Hemp is regulated by the county agricultural commissioner, who issues licenses to growers. Nearly 4,000 acres were approved for hemp cultivation this year, Williams said, but only 2,500 to 3,000 acres were actually planted.
The legalization of hemp production in California followed passage of the Farm Bill, which gave states the choice whether to permit hemp to be grown, harvested and shipped.
Some states, including Idaho, declined. Idaho has arrested truck drivers moving the product on state roads, Williams said.
Closer to home, hemp is a new summer crop that could cure some of the ills that local farmers face, the ag commissioner said. It has replaced more traditional agricultural commodities on fields throughout Ventura County.
California has allowed hemp-growing trials for research since 2014 and approved regulations for the agricultural crop in early June.
Hemp is a 90-day crop that grows outdoors in the summer months, but this year’s first-year planting was delayed, said Camarillo grower Phil McGrath.

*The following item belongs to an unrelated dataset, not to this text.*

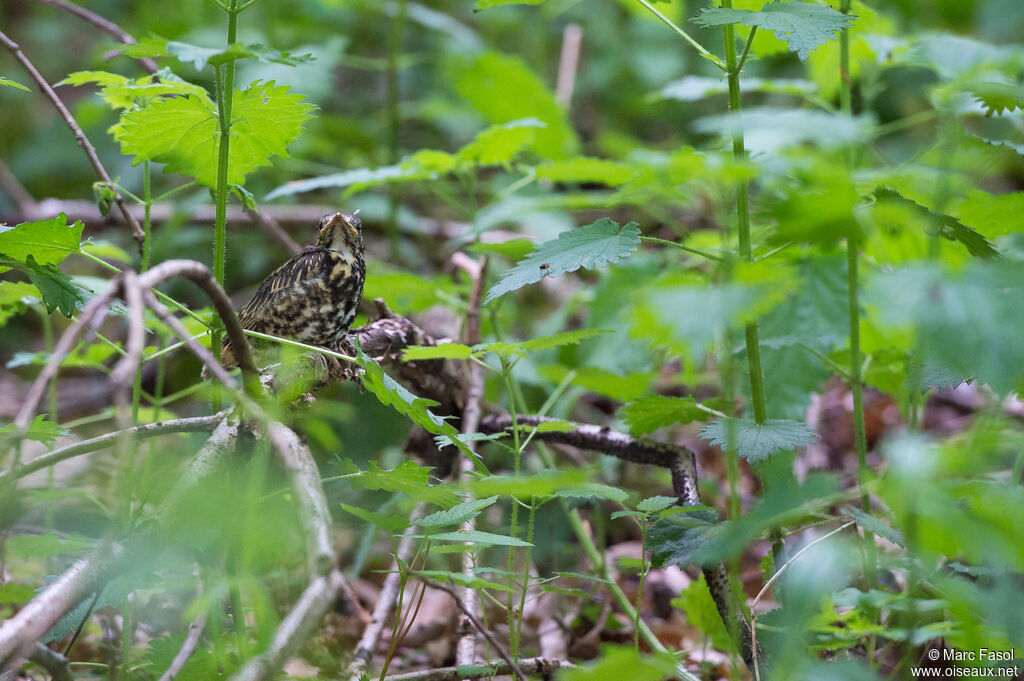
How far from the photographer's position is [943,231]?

McGrath has 60 acres of hemp at his farm near Central Avenue and the 101 Freeway.
Last year he planted peppers and leafy summer vegetables on that acreage, which sits behind the McGrath Farms market and offices on Ventura Boulevard.

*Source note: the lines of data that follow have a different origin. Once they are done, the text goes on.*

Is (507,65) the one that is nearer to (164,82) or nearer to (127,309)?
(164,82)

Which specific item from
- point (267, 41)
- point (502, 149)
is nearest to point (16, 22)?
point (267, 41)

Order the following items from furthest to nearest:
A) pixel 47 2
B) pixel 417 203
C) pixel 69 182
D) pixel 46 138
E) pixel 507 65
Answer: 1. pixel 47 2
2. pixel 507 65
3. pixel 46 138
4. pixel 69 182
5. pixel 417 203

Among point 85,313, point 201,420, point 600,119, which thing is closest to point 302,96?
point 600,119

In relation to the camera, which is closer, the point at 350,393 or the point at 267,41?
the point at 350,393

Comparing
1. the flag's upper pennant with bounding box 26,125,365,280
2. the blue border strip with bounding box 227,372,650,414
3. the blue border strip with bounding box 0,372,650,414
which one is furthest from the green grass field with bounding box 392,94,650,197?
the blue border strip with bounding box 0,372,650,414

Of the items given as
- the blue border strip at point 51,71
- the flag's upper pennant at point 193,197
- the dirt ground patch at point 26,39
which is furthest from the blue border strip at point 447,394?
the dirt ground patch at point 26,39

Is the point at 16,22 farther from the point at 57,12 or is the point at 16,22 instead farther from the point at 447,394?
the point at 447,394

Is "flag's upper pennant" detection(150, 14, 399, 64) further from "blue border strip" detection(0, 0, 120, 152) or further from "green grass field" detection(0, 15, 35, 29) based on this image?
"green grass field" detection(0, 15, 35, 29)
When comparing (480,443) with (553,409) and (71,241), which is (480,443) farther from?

“This crop is wonderful,” McGrath said. “Hemp is an incredibly versatile crop that has so many different uses and uses next to no water.”
Another advantage to local farms is that the crop can be either picked by hand or harvested by a combine. That option can alleviate the farm-labor shortage experienced by local growers.
His hemp will be harvested in about three weeks, and Mc- Grath is excited that all of the organically grown product will be locally sourced. None of it will be trucked out of the county, unlike most of the fruits and vegetables that make up Ventura County’s $2-billion-per-year agricultural economy.
“Unlike 90% (of what we grow here), it will be sold in California and not shipped 10,000 miles away. That’s why I love this crop,” McGrath said.
Though hemp is new to the current generation of local farmers, it was grown in Ventura County during World War II.
First-year registration got off to a late start, which Williams thinks is why the entire 4,000 acres of hemp didn’t get planted over the summer. The price paid for hemp far surpasses what other summer crops, including peppers and lima beans, can offer local producers, he said.
Countywide, Williams said, he sees the first harvest of hemp bringing in $100 million.
“Everyone is saying you can get $60,000 per acre if everything goes well with the crop,” he said, adding that he expects the return to be slightly lower because that’s the reality for farmers.
The new field crop may push out some peppers and lima bean production, but strawberries shouldn’t be affected, the agricultural commissioner said.
Strawberries grow almost year-round in the county’s Mediterranean climate, while hemp has a window between April and October.
There are currently no restrictions on where hemp may be grown in the county, though local growers are meeting to discuss best practices and how to avoid drawing complaints from neighbors. Some have been particularly offended by the proximity of the fields to schools.
The commissioner’s office has received a few complaints about odor from Ojai and Moorpark, but none from Camarillo, where hemp fields are visible along Pleasant Valley and Las Posas roads.